DATA IN THIS EXERCISE:

· · · · · · ·

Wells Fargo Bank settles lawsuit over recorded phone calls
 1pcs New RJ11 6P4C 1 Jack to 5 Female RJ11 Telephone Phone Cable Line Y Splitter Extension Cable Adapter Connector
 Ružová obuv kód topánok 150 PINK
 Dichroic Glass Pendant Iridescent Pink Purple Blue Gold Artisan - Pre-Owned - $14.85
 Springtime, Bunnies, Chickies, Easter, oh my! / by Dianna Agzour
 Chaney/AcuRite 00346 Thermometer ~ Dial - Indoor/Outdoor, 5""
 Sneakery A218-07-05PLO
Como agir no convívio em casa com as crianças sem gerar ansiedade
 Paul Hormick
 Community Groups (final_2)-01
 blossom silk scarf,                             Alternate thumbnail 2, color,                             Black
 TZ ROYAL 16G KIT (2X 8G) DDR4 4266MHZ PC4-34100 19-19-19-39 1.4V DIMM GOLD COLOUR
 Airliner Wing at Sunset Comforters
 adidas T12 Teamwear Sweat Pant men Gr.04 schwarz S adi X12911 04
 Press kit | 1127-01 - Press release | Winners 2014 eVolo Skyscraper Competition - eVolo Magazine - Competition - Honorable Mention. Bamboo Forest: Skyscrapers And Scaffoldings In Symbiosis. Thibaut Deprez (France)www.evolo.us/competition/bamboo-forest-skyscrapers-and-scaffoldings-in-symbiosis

· · · · · · ·

Each of the entries must be set down again exactly.

Wells Fargo Bank settles lawsuit over recorded phone calls
 1pcs New RJ11 6P4C 1 Jack to 5 Female RJ11 Telephone Phone Cable Line Y Splitter Extension Cable Adapter Connector
 Ružová obuv kód topánok 150 PINK
 Dichroic Glass Pendant Iridescent Pink Purple Blue Gold Artisan - Pre-Owned - $14.85
 Springtime, Bunnies, Chickies, Easter, oh my! / by Dianna Agzour
 Chaney/AcuRite 00346 Thermometer ~ Dial - Indoor/Outdoor, 5""
 Sneakery A218-07-05PLO
Como agir no convívio em casa com as crianças sem gerar ansiedade
 Paul Hormick
 Community Groups (final_2)-01
 blossom silk scarf,                             Alternate thumbnail 2, color,                             Black
 TZ ROYAL 16G KIT (2X 8G) DDR4 4266MHZ PC4-34100 19-19-19-39 1.4V DIMM GOLD COLOUR
 Airliner Wing at Sunset Comforters
 adidas T12 Teamwear Sweat Pant men Gr.04 schwarz S adi X12911 04
 Press kit | 1127-01 - Press release | Winners 2014 eVolo Skyscraper Competition - eVolo Magazine - Competition - Honorable Mention. Bamboo Forest: Skyscrapers And Scaffoldings In Symbiosis. Thibaut Deprez (France)www.evolo.us/competition/bamboo-forest-skyscrapers-and-scaffoldings-in-symbiosis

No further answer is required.